Yardeni Research reaffirmed aggressive gold targets of $6,000 by year-end and $10,000 by 2029 (while noting it could lower a 2026 target to $5,000 if trends reverse), despite a recent steep correction that leaves gold on pace for a weekly loss amid Iran-related rate-cut uncertainty. The firm points to central bank reserve accumulation, strong Chinese investor demand, higher U.S. government debt, elevated global inflation and persistent geopolitical tensions as structural drivers for long-term gold demand. Recent pullback is seen as profit-taking with sentiment indicators suggesting a potential bottom, leaving the firm’s longer-term 'Roaring 2020s' rebalancing thesis intact.

Analysis

Gold’s current pullback is best read as an intersection of durable structural demand (central bank reserve accumulation, EM/Chinese private savings) and a crowded short-term macro hedge that is highly sensitive to real rates and USD moves. Mechanically, central-bank/sovereign buying reduces available allocable metal and lifts basis/premia in physical markets, creating asymmetric upside if a liquidity event (geopolitical shock or Fed pivot) compresses real yields; conversely, a 75–150bp upward swing in real yields would plausibly remove double-digit percent of spot bullion value within months by rerating opportunity cost. Near-term price action will be dominated by positioning dynamics and option-flow convexity: rapid stops in leveraged miners and ETF redemptions can exacerbate moves of 5–10% intra-week, while a sustained narrative shift (Fed delaying cuts or quick Mideast de‑escalation) flips the story on a 1–3 month horizon.
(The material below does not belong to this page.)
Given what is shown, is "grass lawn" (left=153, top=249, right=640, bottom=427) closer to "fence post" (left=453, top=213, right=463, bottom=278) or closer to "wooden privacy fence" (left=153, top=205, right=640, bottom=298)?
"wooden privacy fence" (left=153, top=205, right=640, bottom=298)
Over 12–36 months the more reliable drivers are reserve diversification (central banks) and Chinese balance-sheet reallocation; these are slow-moving and favor physical/long-dated exposure versus short-term directional bets. Second-order winners include unhedged mid-tier producers and royalty/streaming vehicles (higher operating leverage and optionality for M&A) plus OTC physical vault operators who capture widening Asia-EU basis; losers include highly-hedged major producers with significant forward sales and any dollar-funded commodity funds that must deleverage into rallies. Positioning-aware strategies that buy convexity (long-dated call spreads, miners with put protection) capture the asymmetric payout while limiting blow-ups from crowded short-term zooms in yields or FX.